___ Extracto del texto ___
# Selector de posiciones



## Gabf (Feb 24, 2007)

Hola: tengo un amplificador y me gustaria colocar un selector de posiciones que en una de las mismas se active un mini plug y en la otra otro miniplug que va directamente conectado a la compu ... asi puedo alterar entre escuchar musica en la compu y en una salida por ejemplo mp3... 

Como hago esto? 
me sirve un selector de posiciones? como lo pido :S? 

por favor no creo que sea muy dificil pero nunk tuve uno en la mano :S

saludos gabf


----------



## Dano (Feb 25, 2007)

A lo que tú refieres con selector en el audio profesional se conoce como mixer, mezclador, consola, etc. Pero si necesitas algo más sencillo lo puedes armar tu mismo con un interruptor de varias posiciones, son difíciles de conseguir. Yo que tu si tengo algo de dinero me compro un mixer, te evitaras problemas con los ruidos que entran que son muy molestos.

Saludos


----------



## Gabf (Feb 26, 2007)

mmm no se si me entendieron :S 

tengo un amplificador con una salida... yo quiero conectar esa salida a un selector y el selector un cable salga a la compu y el otro a un jack ... asi elijo que señal amplificar... como en lso amplificador viejos serian los AUX 1, AUX 2, Radio. 

me entienden ahora :S?
___ Filas extraídas ___
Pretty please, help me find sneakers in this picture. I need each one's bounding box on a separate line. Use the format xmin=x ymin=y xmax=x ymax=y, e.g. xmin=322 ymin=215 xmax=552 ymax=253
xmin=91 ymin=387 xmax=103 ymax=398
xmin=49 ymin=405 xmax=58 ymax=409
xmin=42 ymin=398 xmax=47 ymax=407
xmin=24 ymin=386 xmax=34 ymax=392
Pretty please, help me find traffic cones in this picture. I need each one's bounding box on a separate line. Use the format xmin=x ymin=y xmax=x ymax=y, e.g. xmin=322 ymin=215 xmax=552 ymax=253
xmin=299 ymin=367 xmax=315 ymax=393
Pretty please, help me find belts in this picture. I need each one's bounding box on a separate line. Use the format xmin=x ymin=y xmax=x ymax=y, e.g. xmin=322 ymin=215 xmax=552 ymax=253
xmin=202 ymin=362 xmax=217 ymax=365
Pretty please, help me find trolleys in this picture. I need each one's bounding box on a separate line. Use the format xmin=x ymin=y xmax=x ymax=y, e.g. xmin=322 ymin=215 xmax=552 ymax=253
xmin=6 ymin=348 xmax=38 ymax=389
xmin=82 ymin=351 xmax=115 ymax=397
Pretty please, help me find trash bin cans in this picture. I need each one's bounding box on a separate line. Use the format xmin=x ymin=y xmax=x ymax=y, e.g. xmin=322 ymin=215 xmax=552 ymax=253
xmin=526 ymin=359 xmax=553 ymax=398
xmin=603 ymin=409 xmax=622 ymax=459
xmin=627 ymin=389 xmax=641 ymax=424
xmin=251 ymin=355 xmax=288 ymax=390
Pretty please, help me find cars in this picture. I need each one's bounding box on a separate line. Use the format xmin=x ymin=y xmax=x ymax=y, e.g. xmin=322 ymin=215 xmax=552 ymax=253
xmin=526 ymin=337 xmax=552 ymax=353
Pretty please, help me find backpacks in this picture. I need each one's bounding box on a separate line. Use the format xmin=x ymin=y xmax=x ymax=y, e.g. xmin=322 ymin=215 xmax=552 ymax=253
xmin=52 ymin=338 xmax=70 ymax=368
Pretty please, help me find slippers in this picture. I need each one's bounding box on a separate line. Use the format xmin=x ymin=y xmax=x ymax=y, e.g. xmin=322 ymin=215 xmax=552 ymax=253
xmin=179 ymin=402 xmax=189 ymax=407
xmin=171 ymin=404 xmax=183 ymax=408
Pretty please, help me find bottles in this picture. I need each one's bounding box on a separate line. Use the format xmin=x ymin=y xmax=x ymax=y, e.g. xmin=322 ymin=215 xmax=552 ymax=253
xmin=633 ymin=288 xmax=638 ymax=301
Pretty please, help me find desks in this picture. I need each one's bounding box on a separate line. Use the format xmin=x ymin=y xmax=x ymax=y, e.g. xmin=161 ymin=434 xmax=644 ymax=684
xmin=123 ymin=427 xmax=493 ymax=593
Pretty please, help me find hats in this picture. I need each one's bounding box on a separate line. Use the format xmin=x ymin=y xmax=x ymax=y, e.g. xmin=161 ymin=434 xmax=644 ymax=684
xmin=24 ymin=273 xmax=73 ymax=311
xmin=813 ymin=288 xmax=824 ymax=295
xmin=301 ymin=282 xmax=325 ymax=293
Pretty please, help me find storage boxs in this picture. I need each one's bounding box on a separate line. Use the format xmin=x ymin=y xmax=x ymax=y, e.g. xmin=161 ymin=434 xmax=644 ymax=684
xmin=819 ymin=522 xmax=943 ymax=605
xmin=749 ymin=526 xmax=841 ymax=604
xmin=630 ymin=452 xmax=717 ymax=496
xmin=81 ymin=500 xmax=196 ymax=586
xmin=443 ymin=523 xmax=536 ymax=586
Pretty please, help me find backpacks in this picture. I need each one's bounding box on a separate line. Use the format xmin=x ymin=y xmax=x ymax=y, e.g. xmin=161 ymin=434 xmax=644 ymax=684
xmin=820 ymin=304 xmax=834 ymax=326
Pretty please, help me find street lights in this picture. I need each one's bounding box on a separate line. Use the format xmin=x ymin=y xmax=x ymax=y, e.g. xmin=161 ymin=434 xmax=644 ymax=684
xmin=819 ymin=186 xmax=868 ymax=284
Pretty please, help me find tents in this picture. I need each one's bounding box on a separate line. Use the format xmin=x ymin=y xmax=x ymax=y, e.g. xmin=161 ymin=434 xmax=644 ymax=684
___
--- Tareas escritas ---
1. Resume en dos oraciones el hilo del foro sobre el selector de posiciones.
2. Según el hilo del foro sobre el selector de posiciones, ¿qué problema dice Dano que se evita al comprar un mixer?
3. Retoma el hilo del foro sobre el selector de posiciones a partir del último mensaje.
Las filas provienen de una fuente distinta a la del hilo.

--- Resultados del ejercicio ---
1. Gabf quiere colocar un selector de posiciones en su amplificador para alternar entre escuchar música de la computadora y de otra salida, como un mp3, y pregunta cómo hacerlo. Dano le recomienda comprar un mixer o armar algo sencillo con un interruptor de varias posiciones, pero Gabf aclara que quiere elegir qué señal amplificar, como con las entradas AUX 1, AUX 2 y Radio de los amplificadores viejos.

2. Los ruidos que entran, que son muy molestos.

3.
----------



## Apollo (Feb 27, 2007)

Gabf dijo:
			
		

> tengo un amplificador con una salida... yo quiero conectar esa salida a un selector y el selector un cable salga a la compu y el otro a un jack ...


Hasta donde yo sé, la salida de un amplificador sólo puede conectarse a una bocina, nunca a las entradas de otros equipos.

Supongo que lo que quieres es conectar varias salidas Pc, Aux, Cd, etc, a la entrada de tu amplificador.

Lo más común y barato es utilizar un selector rotatorio de 1 o 2 polos, con el número de tiros (pasos) que necesites de acuerdo con el número de entradas.

La otra manera es conseguir una botonera con switches normales, al presionar uno, se desactiva cualquier otro mediante un sistema mecánico, de esta manera, sólo una de las entradas está activa.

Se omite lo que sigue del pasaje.